Let's have a look at the relationship between worldwide daily Corona cases and share of COVID-19 related topics. We can make a similar figure as for the cases in Germany:
fig, ax = plt.subplots(figsize=(10, 6))
smoothed = sm.nonparametric.lowess(ts_covid19topics2020, coviddata_world,
frac=0.3)
ax.scatter(coviddata_world, ts_covid19topics2020)
ax.plot(smoothed[:, 0], smoothed[:, 1], c='black')
ax.set_xlabel('daily cases worldwide')
ax.set_ylabel('share of COVID-19 related topics')
ax.set_title('Worldwide COVID-19 infection rate and share of COVID-19 topics in SPON corpus')

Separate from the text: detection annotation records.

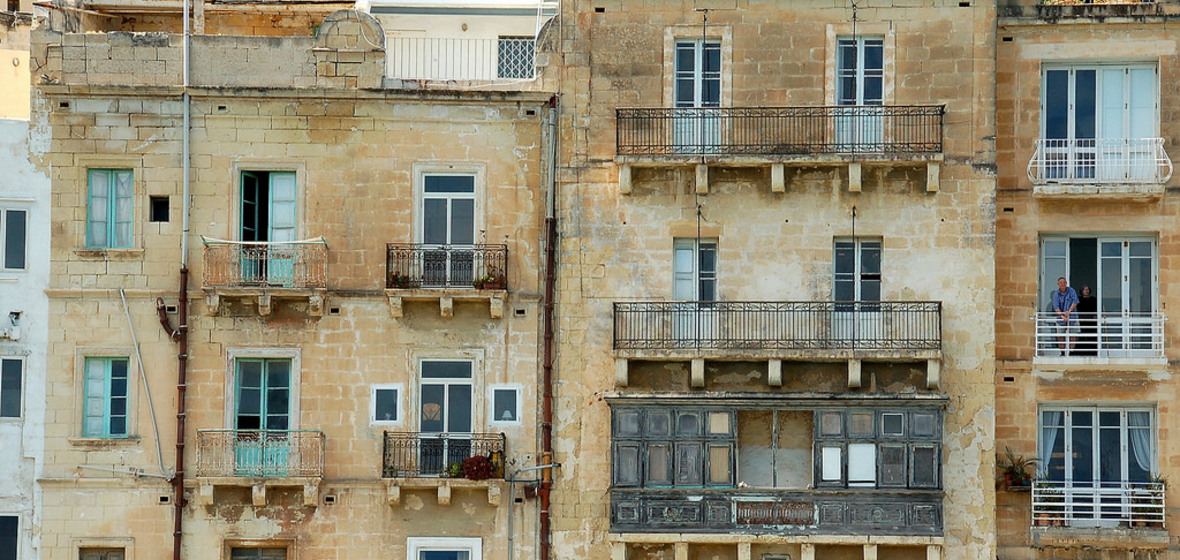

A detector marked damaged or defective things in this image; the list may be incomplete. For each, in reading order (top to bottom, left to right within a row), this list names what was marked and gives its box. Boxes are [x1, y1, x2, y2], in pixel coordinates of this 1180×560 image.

rusty drainpipe [544, 95, 560, 560]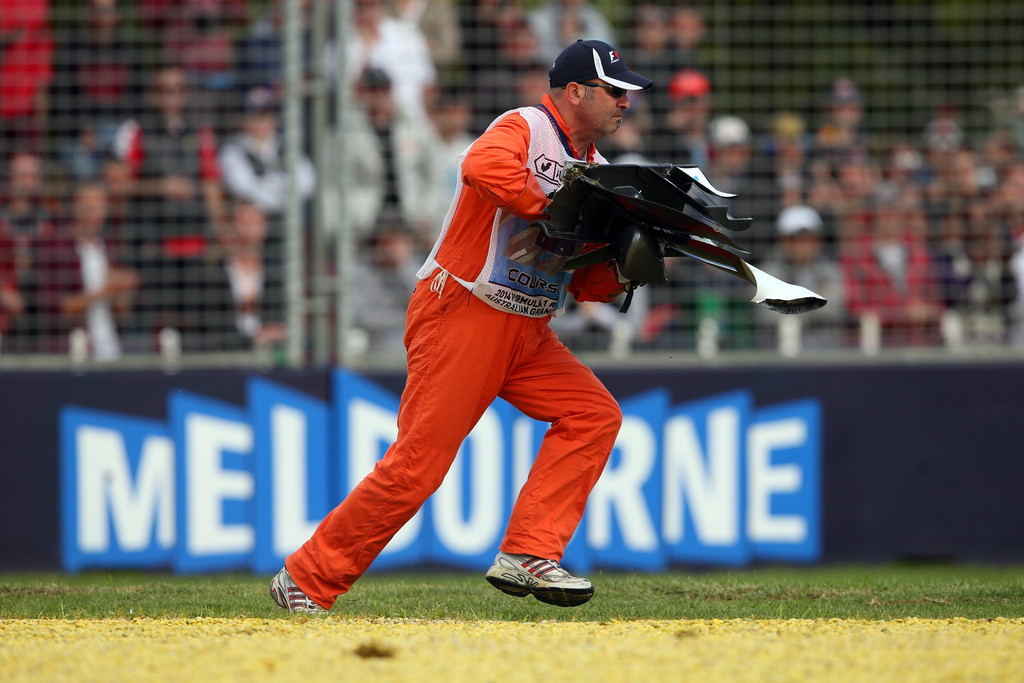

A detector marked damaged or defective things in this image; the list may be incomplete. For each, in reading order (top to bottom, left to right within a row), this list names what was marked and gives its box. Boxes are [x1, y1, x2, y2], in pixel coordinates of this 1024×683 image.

damaged wing element [536, 162, 823, 315]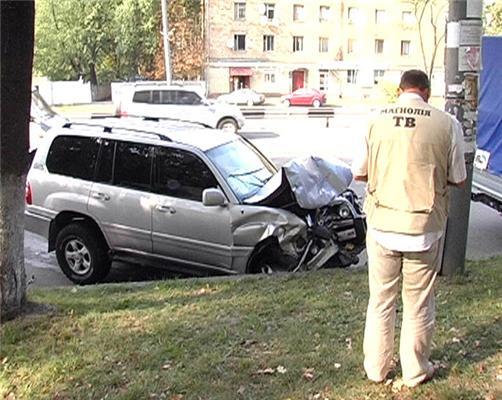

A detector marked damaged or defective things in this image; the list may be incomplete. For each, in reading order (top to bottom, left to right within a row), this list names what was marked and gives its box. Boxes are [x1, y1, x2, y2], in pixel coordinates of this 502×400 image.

crashed silver suv [25, 119, 364, 284]
crumpled hood [245, 155, 352, 209]
damaged front end [241, 155, 366, 274]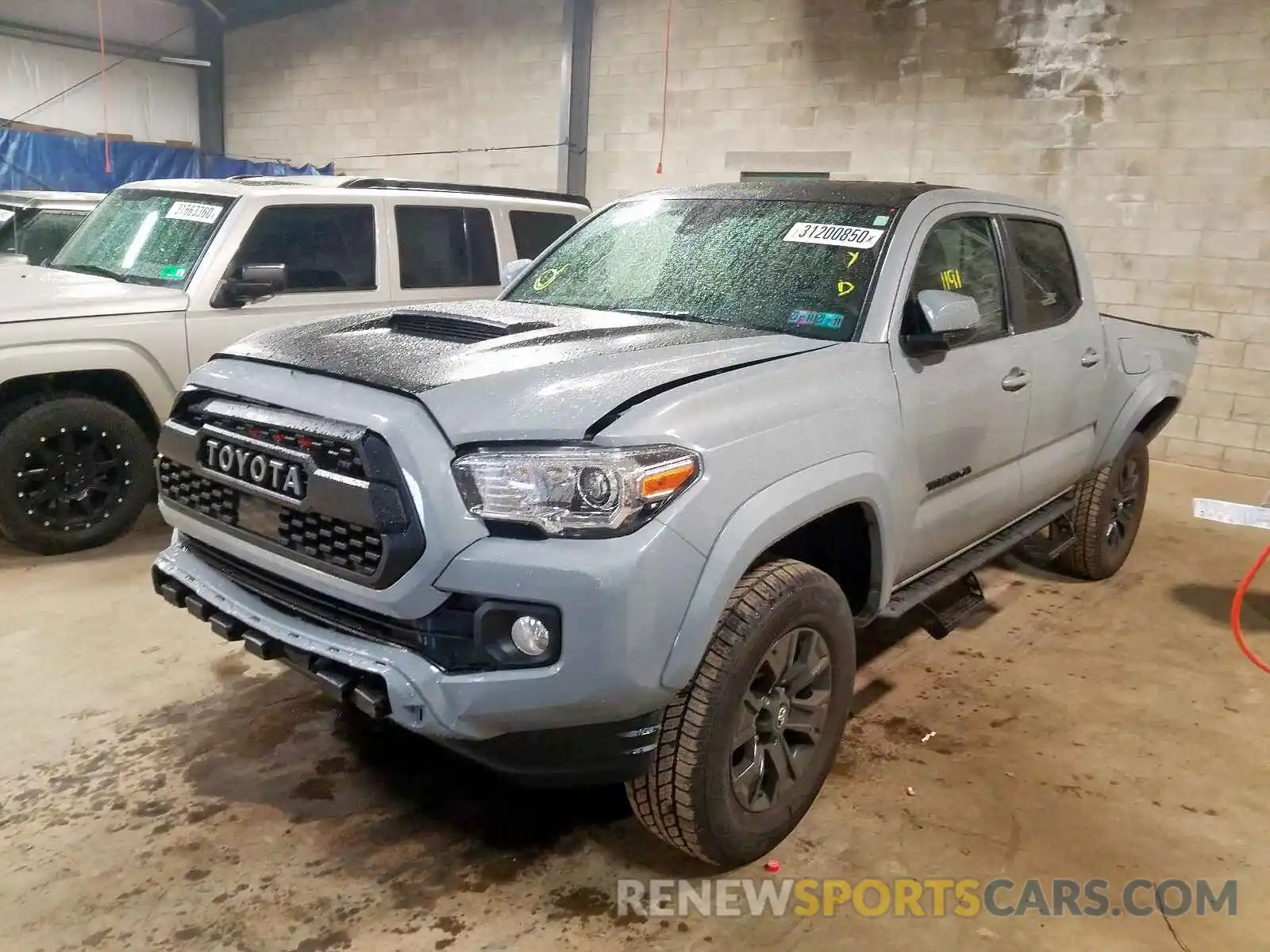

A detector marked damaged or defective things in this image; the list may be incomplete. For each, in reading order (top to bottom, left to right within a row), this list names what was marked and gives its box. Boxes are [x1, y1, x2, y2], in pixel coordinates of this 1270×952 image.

damaged hood [0, 263, 189, 324]
cracked windshield [49, 190, 233, 286]
cracked windshield [505, 195, 895, 340]
damaged hood [219, 300, 832, 444]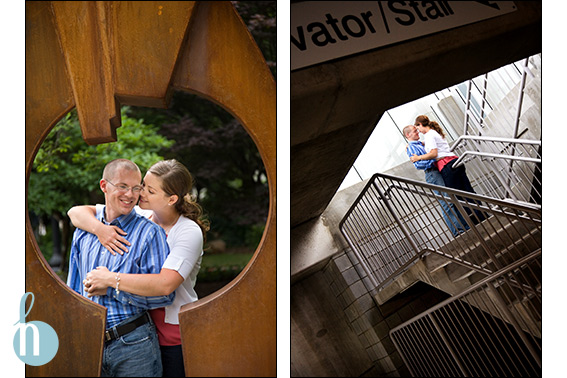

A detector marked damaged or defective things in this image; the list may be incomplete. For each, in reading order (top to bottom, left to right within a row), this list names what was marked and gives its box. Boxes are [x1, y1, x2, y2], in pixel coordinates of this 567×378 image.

rusted metal sculpture [24, 2, 278, 376]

fig.savefig('plots/covidrate_topics_world.png')
fig;
We can see that there's not such a clear relationship between the worldwide infection rate and share of COVID-19 related topics on SPON as compared to the data from Germany. There's a sharp increase in the share of COVID-19 related topics on SPON until around 40,000 cases which coincides with the sharp increase of Corona cases in Germany in spring 2020. Despite of increasing daily infections in the world, the share of COVID-19 related topics decreases first and then stays constant at around $15\%$ for 130,000 daily cases and more.

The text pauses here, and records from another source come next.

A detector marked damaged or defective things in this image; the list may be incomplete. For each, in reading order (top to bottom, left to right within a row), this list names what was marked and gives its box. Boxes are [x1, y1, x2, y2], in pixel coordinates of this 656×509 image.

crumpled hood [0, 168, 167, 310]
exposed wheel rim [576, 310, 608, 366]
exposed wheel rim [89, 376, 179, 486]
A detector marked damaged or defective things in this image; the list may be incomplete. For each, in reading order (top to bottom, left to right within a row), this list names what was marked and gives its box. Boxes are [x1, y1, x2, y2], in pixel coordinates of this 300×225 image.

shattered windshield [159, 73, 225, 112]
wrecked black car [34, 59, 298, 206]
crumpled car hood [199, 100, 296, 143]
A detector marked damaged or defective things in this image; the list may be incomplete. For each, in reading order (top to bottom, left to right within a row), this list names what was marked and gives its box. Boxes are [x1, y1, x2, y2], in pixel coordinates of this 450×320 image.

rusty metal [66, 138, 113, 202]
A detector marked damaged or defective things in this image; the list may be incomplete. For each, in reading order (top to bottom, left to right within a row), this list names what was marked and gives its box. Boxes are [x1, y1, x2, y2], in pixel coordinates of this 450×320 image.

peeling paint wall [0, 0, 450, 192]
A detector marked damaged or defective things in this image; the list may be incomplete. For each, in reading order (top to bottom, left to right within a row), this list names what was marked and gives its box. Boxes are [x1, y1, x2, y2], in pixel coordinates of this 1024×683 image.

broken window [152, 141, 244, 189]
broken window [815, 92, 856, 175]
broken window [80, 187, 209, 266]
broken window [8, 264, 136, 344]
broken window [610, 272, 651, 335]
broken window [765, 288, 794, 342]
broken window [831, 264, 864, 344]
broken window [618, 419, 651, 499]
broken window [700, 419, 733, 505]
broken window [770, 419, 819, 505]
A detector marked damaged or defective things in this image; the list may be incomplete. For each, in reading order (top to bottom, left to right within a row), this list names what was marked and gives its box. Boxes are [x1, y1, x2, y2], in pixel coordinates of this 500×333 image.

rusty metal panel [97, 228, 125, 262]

This notebook is supposed to showcase how topic models can be used to identify topics of interest in large-scale text data and how certain properties of these topics like their marginal probability can be used for further analyses.
In the case of SPON, we found that national daily infection numbers clearly drive the volume of media coverage on COVID-19 during our time frame (January 2020 to end of August 2020), which is probably not very suprising. Even though infection rates increased dramatically in the world in summer 2020 (e.g. in Brazil, India and USA), media coverage first decreased and then stayed at a moderate level. But also regarding the national situation, media coverage on SPON stagnated on a high level with increasing infection rates in Germany. It will be interesting to see if this pattern holds with the second "Corona wave", that hit Germany in late autumn 2020, or if there's a "weariness" about media coverage that may lead to decreasing coverage despite of rising infection rates.